• Tekstfragment
In vorige artikelen op ProRun hebben we uitgelegd dat je de snelste tijd loopt met het hoogste vermogen dat je gedurende de duur van de wedstrijd gelijkmatig vol kunt houden. Welk vermogen dat is, kun je afleiden van je ADV, oftewel je Anaerobe Drempel Vermogen (je ADV, in Watt/kg). We hebben dit eerder in een artikel op ProRun uitgelegd.
In de praktijk heb je natuurlijk dikwijls snelheidsvariaties, zowel in de training (bij intervaltraining) als in de wedstrijd (tussentijdse versnellingen en bij de eindsprint). Wat is nu de invloed van variaties en wat is de beste strategie als je in een wedstrijd een zo goed mogelijke tijd wilt lopen?
We leggen dat in dit artikel uit aan de hand van begrippen die bij wielrennen al heel bekend zijn. Als je met een hardloopvermogensmeter loopt, berekent TrainingsPeaks de waarden voor de begrippen die hier behandeld worden. Aangezien ook Garmin heeft aangekondigd met een hardloopvermogensmeter te komen, vermoeden wij dat deze waarden dan ook in Garmin Connect te zien zullen zijn en je hiervoor niet meer in de wielrenmodus hoeft hard te lopen om deze waarden te zien.
Variaties uitdrukken in het genormaliseerde vermogen
Zoals iedereen wel aanvoelt, kost het in de praktijk altijd extra energie als de snelheid niet constant is. Dit hangt natuurlijk samen met het feit dat je voor hogere snelheid (veel) meer vermogen moet leveren. Dit kost meer energie dan je bespaart bij een lagere snelheid.

• Aangeleverd materiaal
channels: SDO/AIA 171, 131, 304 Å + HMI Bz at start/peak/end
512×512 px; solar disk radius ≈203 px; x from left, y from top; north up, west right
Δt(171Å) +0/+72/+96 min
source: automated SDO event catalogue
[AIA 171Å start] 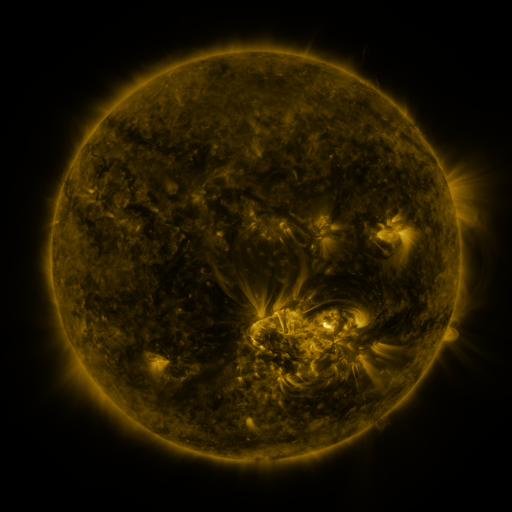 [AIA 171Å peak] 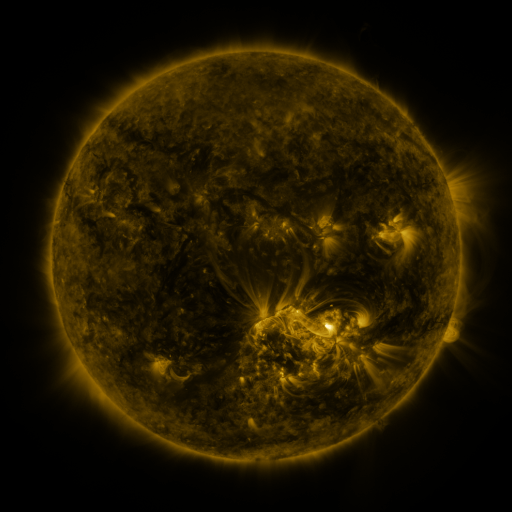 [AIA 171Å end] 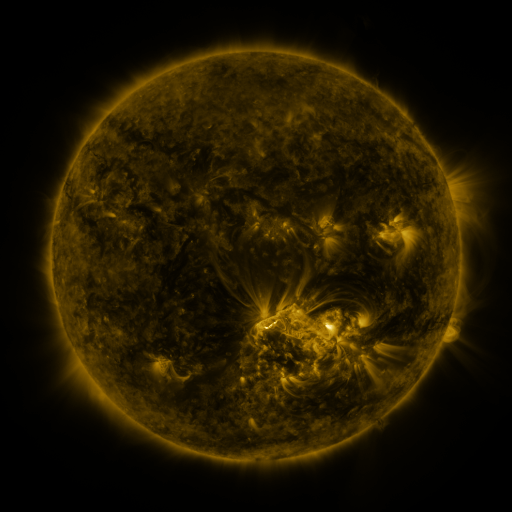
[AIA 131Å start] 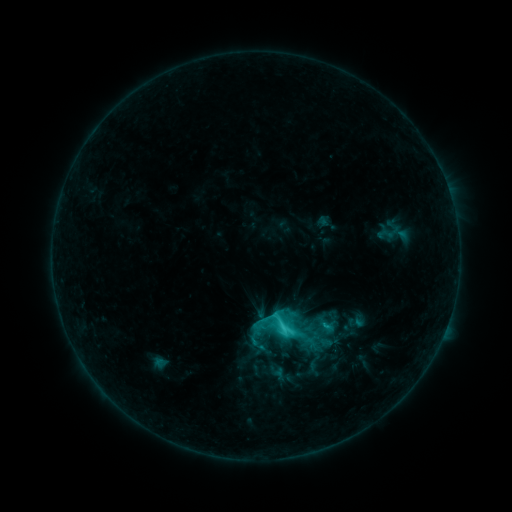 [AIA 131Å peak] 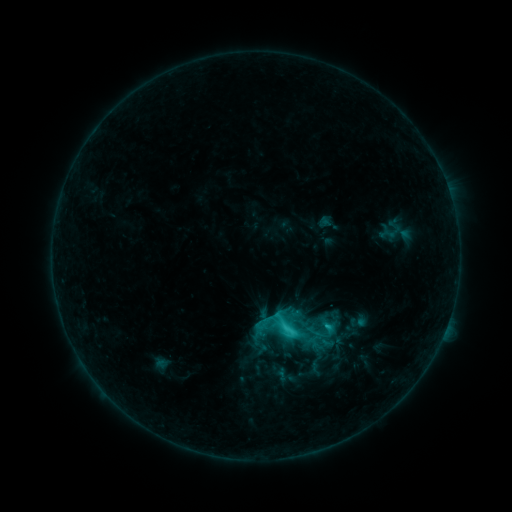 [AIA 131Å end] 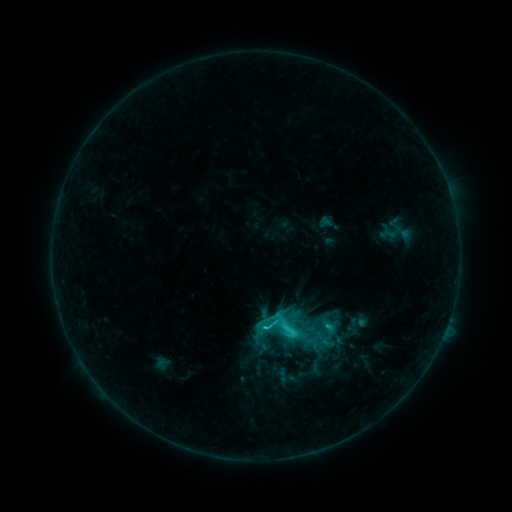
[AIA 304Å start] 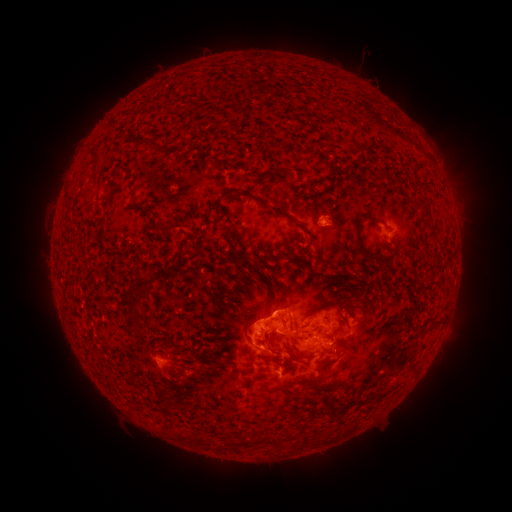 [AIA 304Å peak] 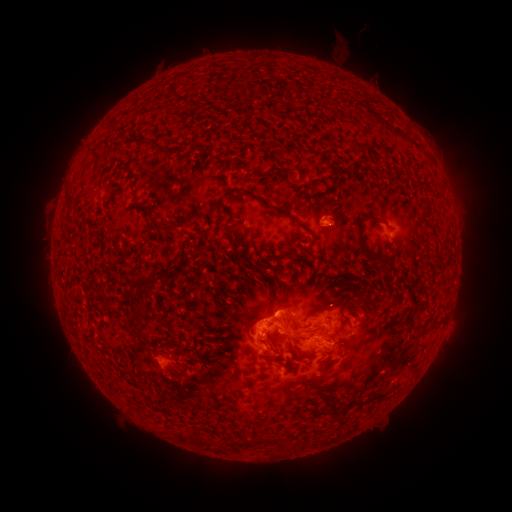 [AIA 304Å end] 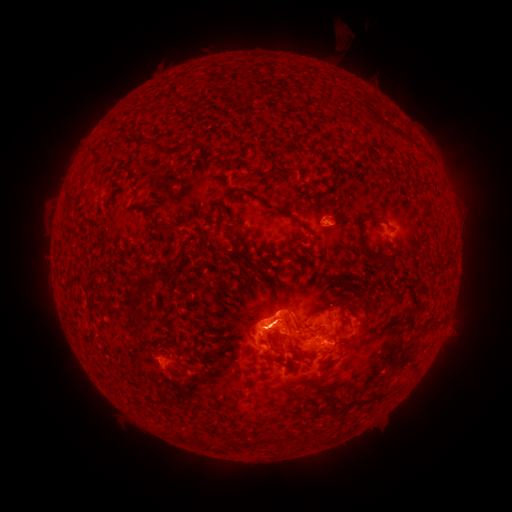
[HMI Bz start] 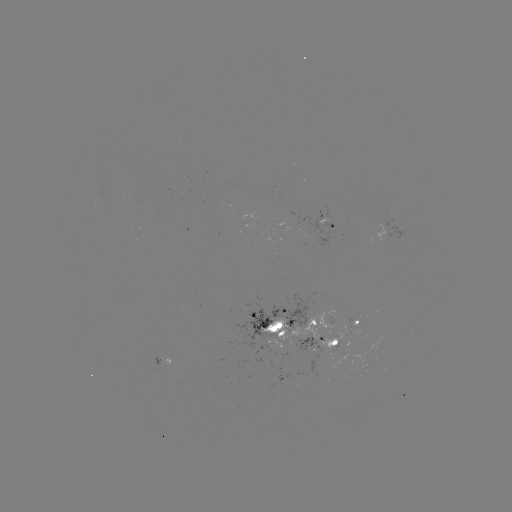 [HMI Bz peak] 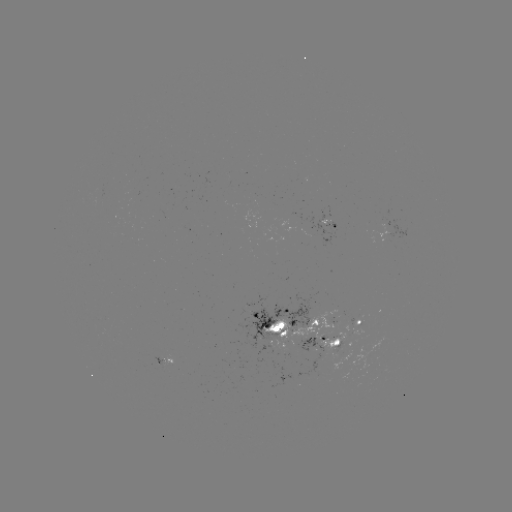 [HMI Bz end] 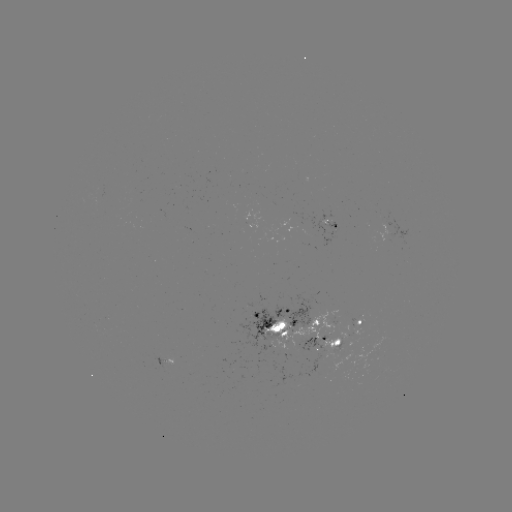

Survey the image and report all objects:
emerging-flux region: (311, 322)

• Opdrachten
A. Typ een stuk van de tekst over hardloopvermogen letterlijk over, beginnend bij "In vorige artikelen" en eindigend bij "op ProRun uitgelegd.".
B. Zet de tekst over hardloopvermogen voort na de laatste zin die er staat.

• Antwoorden per opdracht
A.
In vorige artikelen op ProRun hebben we uitgelegd dat je de snelste tijd loopt met het hoogste vermogen dat je gedurende de duur van de wedstrijd gelijkmatig vol kunt houden. Welk vermogen dat is, kun je afleiden van je ADV, oftewel je Anaerobe Drempel Vermogen (je ADV, in Watt/kg). We hebben dit eerder in een artikel op ProRun uitgelegd.

B.
We kunnen dit aspect berekenen via het genormaliseerde vermogen Pn. Dit begrip komt dus uit het wielrennen en geeft aan hoeveel zwaarder variaties zijn. Het genormaliseerde vermogen is met een ingewikkelde formule gedefinieerd als de vierde machtswortel van de som van de tijdgemiddelde vermogens tot de vierde macht.
We hebben deze formule en het genormaliseerde vermogen eens uitgewerkt in een voorbeeld voor een intervaltraining van onze Marathon Man. Hij loopt hierbij gedurende 1 uur steeds afwisselend 6 minuten rustig in een tempo van 10 km/h en 5 minuten snel in een tempo van 16 km/h. Hij begint in rustig tempo en eindigt in rustig tempo. In de tabel hebben we deze vermogens en het gemiddelde vermogen Pgem en het genormaliseerde vermogen Pn weergegeven. Je ziet dat Pn altijd duidelijk groter is dan Pgem. In dit voorbeeld is de verhouding 1,08. Hier zie je al dat variaties altijd meer moeite en vermogen kosten dan het onderhouden van een gelijkmatige snelheid.

Intensiteit uitdrukken in genormaliseerde intensiteit In
We weten dat het belangrijk is om in je trainingsschema ook sessie op een hoog niveau en met een hoge intensiteit op te nemen. We kunnen het begrip intensiteit het beste uitdrukken door het genormaliseerde vermogen te vergelijken met de ADV.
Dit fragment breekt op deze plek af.